The aims of this study were to describe anthropometric data and glycemic and lipidic profiles of HIV-infected patients treated or not with antiretrovirals (ARV) drugs, and to assess association between these drugs and body composition changes, lipid and glucose homeostasis disturbances. There were 176 patients included (133 ARV-treated patients and 43 ARV-naïve). The patients were submitted to clinical evaluation, laboratorial analysis, ultrasonographic measurements, bioelectrical impedance analysis and skin folds thickness measurements. The ARV-treated group showed higher waist-to-hip ratio (p= 0.0002), higher intra-abdominal fat thickness measured by ultrasonography (p= 0.003) and lower bicipital (p= 0.01) and tricipital (p= 0.0002) skin folds.
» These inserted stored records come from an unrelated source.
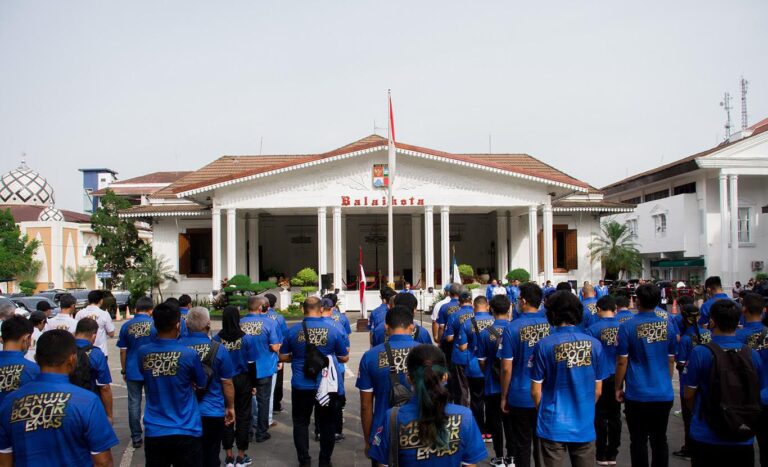 Kontingen Porprov Jabar ke-XIV, Targetkan 90 Medali Emas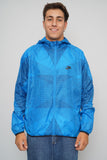 Cortaviento Multicolor Nike Talla L
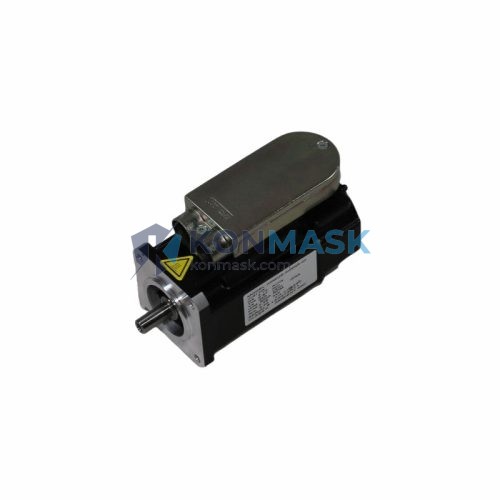 Genuine Kollmorgen AKM22E-ANSNR-02 AKM Series - Industrial Automation Part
This group also showed higher triglyceride (p= 0.0002), total cholesterol (p= 0.00007), HDL cholesterol (p= 0.009), glucose measurements one hour (p= 0.01) and two hours (p= 0.001) after dextrose load, higher levels of fasting insulin (p= 0.03) and higher HOMAR index (p= 0.02). The antiretroviral drugs are associated with increased visceral fat and decreased peripheral fat pads. Beside that, these drugs are associated with atherogenic lipid profile and insulin resistance, two independent risk predictors of cardiovascular disease.